Exploring the functional, protective, and transcriptomic effects of GIP on cytokine-exposed human pancreatic islets and EndoC-βH5 cells

Immune-mediated beta-cell destruction and lack of alpha-cell responsiveness to hypoglycaemia are hallmarks of type 1 diabetes pathology. The incretin hormone glucose-dependent insulinotropic polypeptide (GIP) may hold therapeutic potential for type 1 diabetes due to its insulinotropic and glucagonotropic effects, as well as its beta-cell protective effects shown in rodent islets. Here, we examined the functional, protective, and transcriptomic effects of GIP treatment upon diabetogenic cytokine exposure to interleukin (IL)-1β ± interferon (IFN)-γ in human EndoC-βH5 beta cells and isolated human islets, respectively.

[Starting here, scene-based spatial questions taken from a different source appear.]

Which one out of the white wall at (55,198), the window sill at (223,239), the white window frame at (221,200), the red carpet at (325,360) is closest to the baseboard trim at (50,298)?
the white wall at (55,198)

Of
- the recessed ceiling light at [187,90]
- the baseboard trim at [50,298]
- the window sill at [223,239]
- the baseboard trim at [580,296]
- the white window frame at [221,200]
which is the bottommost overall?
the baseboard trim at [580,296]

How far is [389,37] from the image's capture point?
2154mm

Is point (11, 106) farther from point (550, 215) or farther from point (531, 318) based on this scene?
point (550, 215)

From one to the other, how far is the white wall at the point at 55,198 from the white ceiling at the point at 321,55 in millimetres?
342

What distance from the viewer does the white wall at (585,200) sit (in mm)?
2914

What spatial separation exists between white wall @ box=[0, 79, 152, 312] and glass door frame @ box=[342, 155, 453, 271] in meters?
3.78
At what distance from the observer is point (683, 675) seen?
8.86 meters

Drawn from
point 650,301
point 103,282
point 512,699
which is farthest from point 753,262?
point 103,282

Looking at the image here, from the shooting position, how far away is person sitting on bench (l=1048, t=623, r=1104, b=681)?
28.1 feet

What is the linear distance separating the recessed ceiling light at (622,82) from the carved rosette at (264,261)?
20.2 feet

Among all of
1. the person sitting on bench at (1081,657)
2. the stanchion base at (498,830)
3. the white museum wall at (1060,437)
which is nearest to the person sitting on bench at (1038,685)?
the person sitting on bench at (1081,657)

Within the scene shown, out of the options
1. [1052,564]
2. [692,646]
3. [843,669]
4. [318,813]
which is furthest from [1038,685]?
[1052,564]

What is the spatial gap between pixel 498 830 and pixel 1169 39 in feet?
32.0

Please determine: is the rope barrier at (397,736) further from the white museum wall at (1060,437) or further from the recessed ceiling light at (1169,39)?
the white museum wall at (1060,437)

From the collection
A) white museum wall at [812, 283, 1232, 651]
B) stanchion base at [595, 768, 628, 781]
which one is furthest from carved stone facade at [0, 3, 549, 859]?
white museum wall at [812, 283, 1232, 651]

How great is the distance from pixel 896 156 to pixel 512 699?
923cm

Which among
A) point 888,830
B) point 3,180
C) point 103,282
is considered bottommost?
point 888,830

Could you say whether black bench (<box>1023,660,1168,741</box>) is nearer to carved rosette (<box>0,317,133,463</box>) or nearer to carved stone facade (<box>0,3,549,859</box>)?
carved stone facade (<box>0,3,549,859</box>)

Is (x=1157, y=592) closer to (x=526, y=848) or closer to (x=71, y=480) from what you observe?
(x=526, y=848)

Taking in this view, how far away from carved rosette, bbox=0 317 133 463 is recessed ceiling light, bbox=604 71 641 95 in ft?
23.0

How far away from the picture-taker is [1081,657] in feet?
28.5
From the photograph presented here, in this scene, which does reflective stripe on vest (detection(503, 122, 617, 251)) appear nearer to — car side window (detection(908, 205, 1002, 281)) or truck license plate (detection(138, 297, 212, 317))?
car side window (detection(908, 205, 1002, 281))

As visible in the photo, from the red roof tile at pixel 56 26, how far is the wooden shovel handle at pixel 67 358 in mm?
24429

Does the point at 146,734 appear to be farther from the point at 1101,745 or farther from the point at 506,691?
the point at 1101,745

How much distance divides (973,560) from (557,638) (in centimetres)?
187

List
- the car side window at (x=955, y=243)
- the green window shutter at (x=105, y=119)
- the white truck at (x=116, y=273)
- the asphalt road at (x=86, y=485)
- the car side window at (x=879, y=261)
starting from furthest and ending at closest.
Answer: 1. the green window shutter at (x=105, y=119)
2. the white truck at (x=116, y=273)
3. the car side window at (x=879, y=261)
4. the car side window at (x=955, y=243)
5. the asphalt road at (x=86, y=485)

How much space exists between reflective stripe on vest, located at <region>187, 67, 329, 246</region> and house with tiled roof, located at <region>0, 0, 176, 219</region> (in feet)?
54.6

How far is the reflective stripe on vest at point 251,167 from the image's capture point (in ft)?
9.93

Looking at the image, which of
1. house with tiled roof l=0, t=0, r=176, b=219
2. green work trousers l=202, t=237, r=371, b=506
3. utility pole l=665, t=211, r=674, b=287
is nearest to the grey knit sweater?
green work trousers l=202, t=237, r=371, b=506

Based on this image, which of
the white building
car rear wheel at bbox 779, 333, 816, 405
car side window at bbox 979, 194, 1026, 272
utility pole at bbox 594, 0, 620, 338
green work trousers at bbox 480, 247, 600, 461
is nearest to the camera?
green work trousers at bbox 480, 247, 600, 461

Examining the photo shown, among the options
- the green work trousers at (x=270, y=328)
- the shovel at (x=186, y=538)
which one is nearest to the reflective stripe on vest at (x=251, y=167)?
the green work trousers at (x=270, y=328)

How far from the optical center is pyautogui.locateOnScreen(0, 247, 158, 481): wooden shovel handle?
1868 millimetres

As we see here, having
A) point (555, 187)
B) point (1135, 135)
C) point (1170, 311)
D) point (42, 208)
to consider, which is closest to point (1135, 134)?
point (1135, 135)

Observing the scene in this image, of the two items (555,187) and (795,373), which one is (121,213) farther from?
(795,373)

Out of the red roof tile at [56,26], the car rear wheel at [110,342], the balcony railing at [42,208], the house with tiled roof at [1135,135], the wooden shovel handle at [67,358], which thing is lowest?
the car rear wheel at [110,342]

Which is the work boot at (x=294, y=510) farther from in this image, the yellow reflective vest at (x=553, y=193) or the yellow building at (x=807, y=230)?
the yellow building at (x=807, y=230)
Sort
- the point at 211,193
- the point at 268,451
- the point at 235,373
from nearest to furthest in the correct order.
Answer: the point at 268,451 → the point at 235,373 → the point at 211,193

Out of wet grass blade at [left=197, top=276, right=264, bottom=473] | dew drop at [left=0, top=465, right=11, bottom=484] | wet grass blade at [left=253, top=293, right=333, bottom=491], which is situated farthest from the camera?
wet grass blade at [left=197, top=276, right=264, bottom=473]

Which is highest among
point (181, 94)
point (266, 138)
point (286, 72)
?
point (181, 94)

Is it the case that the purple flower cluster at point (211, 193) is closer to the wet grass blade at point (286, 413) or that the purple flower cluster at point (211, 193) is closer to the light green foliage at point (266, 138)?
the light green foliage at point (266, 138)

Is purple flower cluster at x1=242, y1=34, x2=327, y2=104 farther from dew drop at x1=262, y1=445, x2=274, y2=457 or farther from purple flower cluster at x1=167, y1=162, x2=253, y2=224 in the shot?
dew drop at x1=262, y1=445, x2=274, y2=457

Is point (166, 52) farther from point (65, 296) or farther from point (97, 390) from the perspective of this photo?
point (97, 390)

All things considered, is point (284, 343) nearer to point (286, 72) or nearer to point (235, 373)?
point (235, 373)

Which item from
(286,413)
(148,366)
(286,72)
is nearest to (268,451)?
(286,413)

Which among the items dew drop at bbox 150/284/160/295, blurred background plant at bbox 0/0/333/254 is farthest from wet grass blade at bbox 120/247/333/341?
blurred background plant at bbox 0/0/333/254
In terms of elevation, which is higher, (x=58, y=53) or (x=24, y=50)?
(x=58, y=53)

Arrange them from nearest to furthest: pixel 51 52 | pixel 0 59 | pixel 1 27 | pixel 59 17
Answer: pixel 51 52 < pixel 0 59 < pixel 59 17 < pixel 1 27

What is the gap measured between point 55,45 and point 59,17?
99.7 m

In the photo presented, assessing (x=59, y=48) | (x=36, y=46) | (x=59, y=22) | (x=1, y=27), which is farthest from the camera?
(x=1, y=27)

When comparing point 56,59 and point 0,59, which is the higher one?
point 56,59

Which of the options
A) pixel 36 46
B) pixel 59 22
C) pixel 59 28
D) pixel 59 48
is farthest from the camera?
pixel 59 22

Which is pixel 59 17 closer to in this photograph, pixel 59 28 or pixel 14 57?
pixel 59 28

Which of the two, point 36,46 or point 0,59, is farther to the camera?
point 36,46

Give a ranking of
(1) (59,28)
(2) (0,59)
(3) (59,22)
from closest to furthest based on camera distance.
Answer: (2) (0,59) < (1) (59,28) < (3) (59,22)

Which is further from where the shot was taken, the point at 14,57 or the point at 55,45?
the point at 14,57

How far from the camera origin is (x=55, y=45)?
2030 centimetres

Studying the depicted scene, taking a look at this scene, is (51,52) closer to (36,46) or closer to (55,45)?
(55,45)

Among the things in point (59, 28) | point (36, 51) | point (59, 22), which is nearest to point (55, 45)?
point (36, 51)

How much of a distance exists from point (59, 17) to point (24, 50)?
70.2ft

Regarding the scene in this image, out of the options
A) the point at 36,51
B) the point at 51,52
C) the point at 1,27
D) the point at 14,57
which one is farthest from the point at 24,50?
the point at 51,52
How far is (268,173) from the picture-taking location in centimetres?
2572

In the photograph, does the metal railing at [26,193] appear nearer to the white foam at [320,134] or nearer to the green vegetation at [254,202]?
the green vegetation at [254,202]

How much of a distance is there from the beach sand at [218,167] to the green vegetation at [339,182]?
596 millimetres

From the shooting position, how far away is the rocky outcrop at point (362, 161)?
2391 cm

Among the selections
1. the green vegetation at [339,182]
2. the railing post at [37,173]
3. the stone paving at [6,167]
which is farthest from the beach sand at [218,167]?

GIP dose-dependently augmented glucose-stimulated insulin secretion from EndoC-βH5 cells and increased insulin and glucagon secretion from human islets during high and low glucose concentrations, respectively. The insulinotropic effect of GIP in EndoC-βH5 cells was abrogated by KN-93, an inhibitor of calcium/calmodulin-dependent protein kinase 2 (CaMK2). GIP did not prevent cytokine-induced apoptosis or cytokine-induced functional impairment of human EndoC-βH5 cells. GIP also did not prevent cytokine-induced apoptosis in human islets. GIP treatment of human islets with or without cytokines for 24 hours did not significantly impact the transcriptome. GIP potentiated cytokine-induced secretion of IL-10 and c-c motif chemokine ligand (CCL)-2 from human islets while decreasing the secretion of c-x-c motif chemokine ligand (CXCL)-8. In EndoC-βH5 cells, GIP reduced IFN-γ-induced secretion of tumor necrosis factor (TNF)-α, IL-2, IL-6, and IL-10 but increased the secretion of CXCL8, CCL2, CCL4, and CCL11.

In conclusion, our results suggest that the insulinotropic effect of GIP is CaMK2-dependent. Furthermore, our results indicate that GIP does not provide substantial cytoprotective effects against diabetogenic cytokine challenge or significantly modulate the transcriptome of human islets when applied at a supraphysiological level. GIP may, however, still exert selective inflammation-modulatory effects upon diabetogenic cytokine exposure.